[Task brief]
Reproduce word for word the lines of the data below, from the line containing "From the image's" through the last line of the data, both included.

[Stored data]
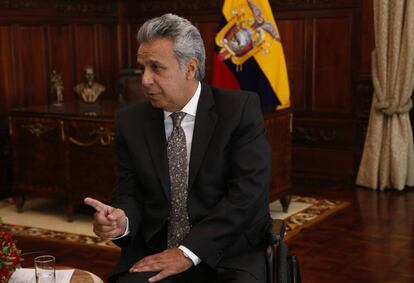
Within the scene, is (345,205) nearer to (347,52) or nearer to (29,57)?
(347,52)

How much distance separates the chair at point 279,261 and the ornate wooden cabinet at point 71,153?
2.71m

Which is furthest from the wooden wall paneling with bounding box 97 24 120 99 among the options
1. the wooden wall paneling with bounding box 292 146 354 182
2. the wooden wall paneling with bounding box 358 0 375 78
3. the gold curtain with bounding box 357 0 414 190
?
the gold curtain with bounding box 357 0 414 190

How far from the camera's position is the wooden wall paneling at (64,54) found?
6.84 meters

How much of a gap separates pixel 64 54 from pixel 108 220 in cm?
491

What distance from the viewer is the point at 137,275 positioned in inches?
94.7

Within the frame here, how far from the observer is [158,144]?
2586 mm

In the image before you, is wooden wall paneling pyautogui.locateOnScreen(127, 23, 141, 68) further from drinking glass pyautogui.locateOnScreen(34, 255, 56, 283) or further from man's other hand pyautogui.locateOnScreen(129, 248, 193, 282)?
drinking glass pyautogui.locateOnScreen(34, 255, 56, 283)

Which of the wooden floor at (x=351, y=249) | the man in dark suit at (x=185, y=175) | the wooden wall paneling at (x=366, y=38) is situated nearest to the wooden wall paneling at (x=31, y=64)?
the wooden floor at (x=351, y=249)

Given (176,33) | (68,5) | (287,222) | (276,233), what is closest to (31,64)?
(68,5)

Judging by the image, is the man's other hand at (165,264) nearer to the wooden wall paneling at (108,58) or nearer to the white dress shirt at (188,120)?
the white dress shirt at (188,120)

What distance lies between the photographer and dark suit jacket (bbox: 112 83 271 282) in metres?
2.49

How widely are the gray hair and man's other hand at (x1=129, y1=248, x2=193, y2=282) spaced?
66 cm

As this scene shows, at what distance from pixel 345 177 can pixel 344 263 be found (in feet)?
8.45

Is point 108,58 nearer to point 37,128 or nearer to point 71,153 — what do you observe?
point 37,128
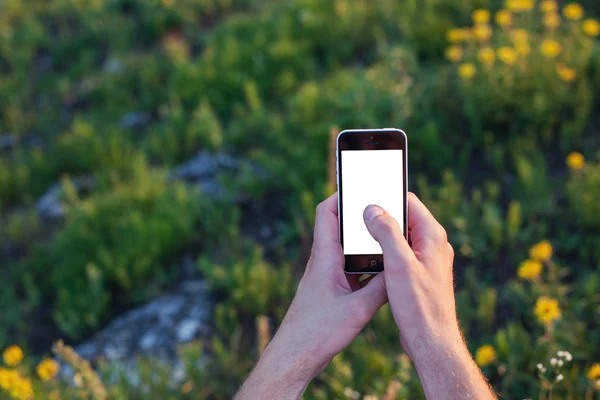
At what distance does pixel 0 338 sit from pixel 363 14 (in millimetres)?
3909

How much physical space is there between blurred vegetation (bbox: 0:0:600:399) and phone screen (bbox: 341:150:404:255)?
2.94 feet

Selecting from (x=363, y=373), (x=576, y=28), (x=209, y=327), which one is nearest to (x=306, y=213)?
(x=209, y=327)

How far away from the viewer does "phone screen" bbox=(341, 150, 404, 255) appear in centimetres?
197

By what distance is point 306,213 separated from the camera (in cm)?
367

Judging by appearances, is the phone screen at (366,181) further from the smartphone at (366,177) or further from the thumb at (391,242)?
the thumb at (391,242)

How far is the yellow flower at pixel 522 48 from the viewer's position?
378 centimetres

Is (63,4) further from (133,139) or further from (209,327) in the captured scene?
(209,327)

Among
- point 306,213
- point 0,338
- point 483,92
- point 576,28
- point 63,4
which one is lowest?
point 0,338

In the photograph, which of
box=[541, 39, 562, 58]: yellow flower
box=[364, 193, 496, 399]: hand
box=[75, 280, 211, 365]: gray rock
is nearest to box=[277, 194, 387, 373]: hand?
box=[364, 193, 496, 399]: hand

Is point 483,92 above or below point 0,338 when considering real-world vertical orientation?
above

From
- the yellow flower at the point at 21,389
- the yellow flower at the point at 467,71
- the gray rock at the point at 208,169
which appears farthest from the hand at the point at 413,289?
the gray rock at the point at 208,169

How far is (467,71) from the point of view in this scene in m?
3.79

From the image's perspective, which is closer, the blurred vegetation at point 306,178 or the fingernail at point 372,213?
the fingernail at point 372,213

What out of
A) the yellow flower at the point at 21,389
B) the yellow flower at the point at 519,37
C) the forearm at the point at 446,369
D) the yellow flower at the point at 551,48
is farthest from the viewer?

[Exercise answer]
From the image's perspective, which is closer, the blurred vegetation at point 306,178 or the fingernail at point 372,213?
the fingernail at point 372,213

What out of
A) the yellow flower at the point at 21,389
B) the yellow flower at the point at 519,37
C) the forearm at the point at 446,369
D) the yellow flower at the point at 551,48
is farthest from the viewer?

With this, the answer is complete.